Petugas satwa liar California telah mengeluarkan peringatan setelah para pemburu menemukan babi liar dengan daging berwarna biru mencolok, akibat langsung dari kontaminasi rodentisida yang meluas. Fenomena yang tidak biasa ini, yang disebabkan oleh senyawa kimia diphacinone yang ditemukan dalam racun tikus, menyoroti konsekuensi yang tidak diinginkan dari praktik pengendalian hama terhadap ekosistem yang lebih luas.

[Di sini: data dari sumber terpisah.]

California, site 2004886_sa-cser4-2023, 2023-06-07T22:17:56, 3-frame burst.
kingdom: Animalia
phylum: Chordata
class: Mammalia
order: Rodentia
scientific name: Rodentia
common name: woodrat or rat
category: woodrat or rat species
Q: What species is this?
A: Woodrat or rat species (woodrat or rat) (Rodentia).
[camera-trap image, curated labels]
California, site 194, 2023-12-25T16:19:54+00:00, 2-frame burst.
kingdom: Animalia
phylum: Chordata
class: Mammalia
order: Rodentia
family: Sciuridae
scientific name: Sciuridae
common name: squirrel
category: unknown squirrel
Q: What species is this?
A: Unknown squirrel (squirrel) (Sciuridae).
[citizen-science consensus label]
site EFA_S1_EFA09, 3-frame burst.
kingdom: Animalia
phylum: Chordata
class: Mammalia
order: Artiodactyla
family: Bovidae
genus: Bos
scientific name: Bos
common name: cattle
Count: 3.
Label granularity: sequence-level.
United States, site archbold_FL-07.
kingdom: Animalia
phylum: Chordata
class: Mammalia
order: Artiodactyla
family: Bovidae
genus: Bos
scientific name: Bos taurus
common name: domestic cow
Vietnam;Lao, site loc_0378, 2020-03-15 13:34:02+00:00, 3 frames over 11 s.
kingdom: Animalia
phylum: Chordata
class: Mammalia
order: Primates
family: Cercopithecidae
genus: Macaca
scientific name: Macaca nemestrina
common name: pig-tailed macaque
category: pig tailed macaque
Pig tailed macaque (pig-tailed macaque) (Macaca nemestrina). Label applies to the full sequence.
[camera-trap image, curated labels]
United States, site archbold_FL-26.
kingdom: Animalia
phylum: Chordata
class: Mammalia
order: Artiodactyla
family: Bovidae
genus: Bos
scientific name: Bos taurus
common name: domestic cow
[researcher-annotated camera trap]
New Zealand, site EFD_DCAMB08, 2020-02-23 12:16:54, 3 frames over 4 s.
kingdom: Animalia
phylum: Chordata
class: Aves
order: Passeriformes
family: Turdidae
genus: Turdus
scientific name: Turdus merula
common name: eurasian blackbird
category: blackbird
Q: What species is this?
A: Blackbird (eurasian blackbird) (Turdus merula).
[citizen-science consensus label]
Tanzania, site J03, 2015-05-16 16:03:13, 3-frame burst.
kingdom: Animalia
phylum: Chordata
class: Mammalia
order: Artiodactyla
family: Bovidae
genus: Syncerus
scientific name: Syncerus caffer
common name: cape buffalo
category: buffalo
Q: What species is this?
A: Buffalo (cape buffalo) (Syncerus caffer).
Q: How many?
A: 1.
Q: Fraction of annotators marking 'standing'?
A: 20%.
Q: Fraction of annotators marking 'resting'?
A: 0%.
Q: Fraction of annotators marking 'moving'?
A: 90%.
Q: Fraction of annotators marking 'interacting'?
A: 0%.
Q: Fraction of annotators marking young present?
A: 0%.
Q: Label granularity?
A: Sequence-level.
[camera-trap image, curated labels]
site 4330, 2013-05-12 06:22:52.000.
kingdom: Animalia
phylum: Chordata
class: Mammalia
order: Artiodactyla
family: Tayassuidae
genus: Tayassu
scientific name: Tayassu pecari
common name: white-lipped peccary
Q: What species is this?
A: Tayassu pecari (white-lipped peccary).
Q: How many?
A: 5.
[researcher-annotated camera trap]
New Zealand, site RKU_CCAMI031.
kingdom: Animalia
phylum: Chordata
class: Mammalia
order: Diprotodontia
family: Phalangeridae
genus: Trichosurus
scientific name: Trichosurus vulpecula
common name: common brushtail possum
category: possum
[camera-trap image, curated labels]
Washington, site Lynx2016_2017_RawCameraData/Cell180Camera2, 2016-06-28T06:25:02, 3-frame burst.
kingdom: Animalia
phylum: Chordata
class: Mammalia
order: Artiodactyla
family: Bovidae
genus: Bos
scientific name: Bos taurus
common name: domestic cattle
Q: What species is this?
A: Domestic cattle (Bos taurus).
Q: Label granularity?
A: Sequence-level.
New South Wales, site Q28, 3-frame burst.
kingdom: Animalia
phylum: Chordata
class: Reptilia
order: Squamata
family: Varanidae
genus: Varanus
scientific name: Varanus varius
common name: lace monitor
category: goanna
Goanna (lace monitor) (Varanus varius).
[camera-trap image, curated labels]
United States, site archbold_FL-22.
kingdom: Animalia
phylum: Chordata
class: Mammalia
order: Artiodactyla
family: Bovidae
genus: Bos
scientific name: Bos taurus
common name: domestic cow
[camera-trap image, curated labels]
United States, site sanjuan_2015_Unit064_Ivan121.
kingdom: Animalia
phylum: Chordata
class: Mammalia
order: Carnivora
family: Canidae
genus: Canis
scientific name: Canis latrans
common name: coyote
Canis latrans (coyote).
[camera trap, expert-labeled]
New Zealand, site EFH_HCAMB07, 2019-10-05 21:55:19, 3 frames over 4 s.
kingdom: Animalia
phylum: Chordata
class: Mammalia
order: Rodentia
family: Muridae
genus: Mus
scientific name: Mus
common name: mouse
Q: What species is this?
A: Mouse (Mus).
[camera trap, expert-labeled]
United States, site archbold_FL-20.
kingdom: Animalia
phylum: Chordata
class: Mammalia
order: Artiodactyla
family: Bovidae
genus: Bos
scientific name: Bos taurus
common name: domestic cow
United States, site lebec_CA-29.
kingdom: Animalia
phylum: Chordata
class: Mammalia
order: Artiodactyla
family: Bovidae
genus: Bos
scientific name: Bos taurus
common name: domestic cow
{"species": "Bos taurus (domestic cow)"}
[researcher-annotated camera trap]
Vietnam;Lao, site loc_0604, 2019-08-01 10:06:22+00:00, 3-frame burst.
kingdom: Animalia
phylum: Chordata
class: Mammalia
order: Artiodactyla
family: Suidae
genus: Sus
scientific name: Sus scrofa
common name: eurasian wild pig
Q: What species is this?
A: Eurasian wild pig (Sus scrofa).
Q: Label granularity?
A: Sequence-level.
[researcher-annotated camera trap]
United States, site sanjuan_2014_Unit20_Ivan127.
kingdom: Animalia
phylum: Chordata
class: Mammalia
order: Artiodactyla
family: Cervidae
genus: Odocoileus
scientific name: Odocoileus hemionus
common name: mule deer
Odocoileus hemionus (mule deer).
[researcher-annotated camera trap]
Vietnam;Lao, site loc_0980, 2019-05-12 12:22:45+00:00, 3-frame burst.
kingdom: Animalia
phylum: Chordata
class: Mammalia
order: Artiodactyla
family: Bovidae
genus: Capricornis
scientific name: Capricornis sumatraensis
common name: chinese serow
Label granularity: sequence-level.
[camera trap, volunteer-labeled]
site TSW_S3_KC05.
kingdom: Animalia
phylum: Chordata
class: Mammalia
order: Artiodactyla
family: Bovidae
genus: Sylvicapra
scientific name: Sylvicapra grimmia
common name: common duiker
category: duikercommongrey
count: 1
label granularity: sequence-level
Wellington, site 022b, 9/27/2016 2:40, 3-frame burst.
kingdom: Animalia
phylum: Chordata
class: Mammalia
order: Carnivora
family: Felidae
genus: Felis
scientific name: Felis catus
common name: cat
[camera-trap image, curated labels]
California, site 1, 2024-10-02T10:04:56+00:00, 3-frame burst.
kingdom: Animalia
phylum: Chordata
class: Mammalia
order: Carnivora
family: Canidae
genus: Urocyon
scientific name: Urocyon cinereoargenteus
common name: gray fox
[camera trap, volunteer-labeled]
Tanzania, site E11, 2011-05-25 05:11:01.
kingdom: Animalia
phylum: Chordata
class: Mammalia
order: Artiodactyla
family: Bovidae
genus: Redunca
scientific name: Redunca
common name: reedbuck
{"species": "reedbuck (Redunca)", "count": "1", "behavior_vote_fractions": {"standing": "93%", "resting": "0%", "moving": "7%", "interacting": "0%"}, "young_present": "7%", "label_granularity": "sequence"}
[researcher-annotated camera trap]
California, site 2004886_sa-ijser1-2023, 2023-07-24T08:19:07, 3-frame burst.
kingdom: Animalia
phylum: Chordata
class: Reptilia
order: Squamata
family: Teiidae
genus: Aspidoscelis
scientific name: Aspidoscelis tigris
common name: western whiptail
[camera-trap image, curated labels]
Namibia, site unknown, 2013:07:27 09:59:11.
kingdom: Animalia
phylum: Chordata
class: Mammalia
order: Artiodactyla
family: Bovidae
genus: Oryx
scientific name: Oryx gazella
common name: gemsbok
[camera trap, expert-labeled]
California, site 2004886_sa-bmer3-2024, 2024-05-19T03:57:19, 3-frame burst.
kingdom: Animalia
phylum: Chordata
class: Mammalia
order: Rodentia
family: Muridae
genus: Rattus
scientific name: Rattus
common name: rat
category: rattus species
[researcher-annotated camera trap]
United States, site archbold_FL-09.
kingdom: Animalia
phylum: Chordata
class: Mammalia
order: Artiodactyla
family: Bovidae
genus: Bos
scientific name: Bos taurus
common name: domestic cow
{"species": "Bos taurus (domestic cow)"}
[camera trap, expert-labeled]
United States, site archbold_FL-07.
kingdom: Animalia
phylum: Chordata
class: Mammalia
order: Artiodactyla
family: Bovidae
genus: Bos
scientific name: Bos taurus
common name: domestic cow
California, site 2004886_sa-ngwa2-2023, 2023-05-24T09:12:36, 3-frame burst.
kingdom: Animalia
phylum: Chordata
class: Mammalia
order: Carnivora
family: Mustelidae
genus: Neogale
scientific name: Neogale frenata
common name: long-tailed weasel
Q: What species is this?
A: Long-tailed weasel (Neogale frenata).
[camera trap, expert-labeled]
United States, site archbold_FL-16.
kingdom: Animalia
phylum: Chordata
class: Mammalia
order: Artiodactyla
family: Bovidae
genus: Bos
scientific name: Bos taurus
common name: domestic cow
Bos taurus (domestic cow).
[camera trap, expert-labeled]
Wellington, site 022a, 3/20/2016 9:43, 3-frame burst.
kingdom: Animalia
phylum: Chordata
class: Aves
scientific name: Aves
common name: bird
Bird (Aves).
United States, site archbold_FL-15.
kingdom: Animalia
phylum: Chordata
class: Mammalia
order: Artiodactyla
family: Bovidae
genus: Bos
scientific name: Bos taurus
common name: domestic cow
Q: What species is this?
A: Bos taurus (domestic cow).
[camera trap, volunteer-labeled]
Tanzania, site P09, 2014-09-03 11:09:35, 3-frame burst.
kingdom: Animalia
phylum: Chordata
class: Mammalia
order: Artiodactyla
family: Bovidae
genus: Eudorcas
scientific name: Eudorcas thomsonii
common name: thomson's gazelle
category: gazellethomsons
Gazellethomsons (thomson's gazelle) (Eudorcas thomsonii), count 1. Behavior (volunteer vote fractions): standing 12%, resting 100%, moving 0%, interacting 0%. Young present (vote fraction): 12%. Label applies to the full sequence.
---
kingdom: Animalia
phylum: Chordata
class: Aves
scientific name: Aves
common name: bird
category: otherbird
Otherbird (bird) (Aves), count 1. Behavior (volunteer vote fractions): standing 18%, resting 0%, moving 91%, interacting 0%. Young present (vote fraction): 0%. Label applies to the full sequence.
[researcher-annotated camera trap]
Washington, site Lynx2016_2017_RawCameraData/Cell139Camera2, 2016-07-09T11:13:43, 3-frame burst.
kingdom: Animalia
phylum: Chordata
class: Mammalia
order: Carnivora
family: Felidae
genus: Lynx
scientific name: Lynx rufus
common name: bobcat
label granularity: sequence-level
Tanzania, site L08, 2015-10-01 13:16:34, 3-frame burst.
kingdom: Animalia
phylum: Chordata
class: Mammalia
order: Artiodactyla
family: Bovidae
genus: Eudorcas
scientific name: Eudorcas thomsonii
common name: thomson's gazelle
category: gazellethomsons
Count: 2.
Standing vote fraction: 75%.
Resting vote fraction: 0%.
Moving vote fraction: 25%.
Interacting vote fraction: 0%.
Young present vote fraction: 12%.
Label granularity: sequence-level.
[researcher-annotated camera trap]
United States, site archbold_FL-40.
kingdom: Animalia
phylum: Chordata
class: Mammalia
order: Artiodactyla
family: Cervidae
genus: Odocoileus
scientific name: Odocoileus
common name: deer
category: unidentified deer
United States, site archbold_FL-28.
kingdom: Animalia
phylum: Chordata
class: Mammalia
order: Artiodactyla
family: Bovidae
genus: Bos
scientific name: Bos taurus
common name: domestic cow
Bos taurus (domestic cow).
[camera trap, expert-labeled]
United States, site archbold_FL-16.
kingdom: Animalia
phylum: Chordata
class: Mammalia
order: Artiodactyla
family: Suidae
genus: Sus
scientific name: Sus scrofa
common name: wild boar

Sumber Penemuan dan Kontaminasi
Laporan dari para pemburu, termasuk pemilik perusahaan pengawas satwa liar Dan Burton, menggambarkan warna biru sebagai “neon” atau “blueberry blue” – sebuah tanda yang jelas dari paparan diphacinone. Rodentisida antikoagulan generasi pertama ini, meskipun dibatasi di California sejak tahun 2024, terus beredar, mempengaruhi spesies target dan non-target.
Masalah ini muncul karena diphacinone sering kali diwarnai dengan warna biru untuk identifikasi, dan residunya tetap berada di dalam jaringan hewan bahkan setelah kematian, termasuk daging yang dimasak. CDFW memperingatkan para pemburu bahwa babi hutan, rusa, beruang, dan angsa mungkin terkontaminasi jika terpapar.
Cara Kerja dan Penyebaran Racun
Diphacinone berfungsi dengan mengganggu daur ulang vitamin K di hati, sehingga menyebabkan pendarahan internal yang tidak terkendali. Meskipun kurang ampuh dibandingkan rodentisida generasi kedua, rodentisida ini bertahan dalam jaringan cukup lama sehingga menimbulkan risiko bagi predator – termasuk manusia – yang memakan hewan yang terkontaminasi.
Keracunan sekunder ini tidak hanya terjadi pada babi. Bahan kimia tersebut telah terdeteksi pada burung pemangsa, singa gunung, kucing hutan, rubah, dan bahkan spesies yang terancam punah seperti burung hantu tutul utara dan rubah kit San Joaquin. Kelompok satwa liar telah lama menganjurkan untuk mengurangi ketergantungan pada pestisida kimia karena kerusakan tambahan ini.
Resiko yang Lebih Luas terhadap Satwa Liar dan Kesehatan Manusia
Kontaminasi bukan hanya masalah ekologi. Paparan pestisida dikaitkan dengan penurunan jumlah sperma, diabetes, kanker, dan gangguan neurologis pada manusia. Penelitian, seperti investigasi AS baru-baru ini, menemukan bahwa insektisida seperti klorpirifos dapat menyebabkan kelainan struktural otak pada anak-anak.
Skala penggunaan pestisida tanpa studi kesehatan jangka panjang yang memadai semakin menimbulkan kekhawatiran, dan para ahli mendesak adanya koordinasi internasional untuk memitigasi risiko.
Alternatif dan Pencegahan yang Lebih Aman
CDFW menyarankan pengguna pestisida untuk mengambil tindakan pencegahan, dengan memastikan satwa liar yang bukan target tidak dapat mengakses tempat umpan. Namun, diperlukan solusi yang sistemik. Pengelolaan hama terpadu menawarkan pendekatan yang tidak terlalu beracun dengan menggabungkan predator alami, penghalang, dan penghalang yang ditargetkan seperti cahaya, suara, atau aroma.
Populasi babi hutan California – yang merupakan hasil persilangan antara babi hutan liar dan babi Eropa – sangat rentan karena kebiasaan makan mereka yang bersifat omnivora, dan rela memakan hewan pengerat dan umpan beracun.
Siapa pun yang menemukan hewan berdaging biru atau kelainan didesak untuk melaporkannya ke Laboratorium Kesehatan Satwa Liar. Situasi saat ini menggarisbawahi kebutuhan mendesak akan metode pengendalian hama yang lebih aman dan berkelanjutan untuk melindungi satwa liar dan kesehatan manusia.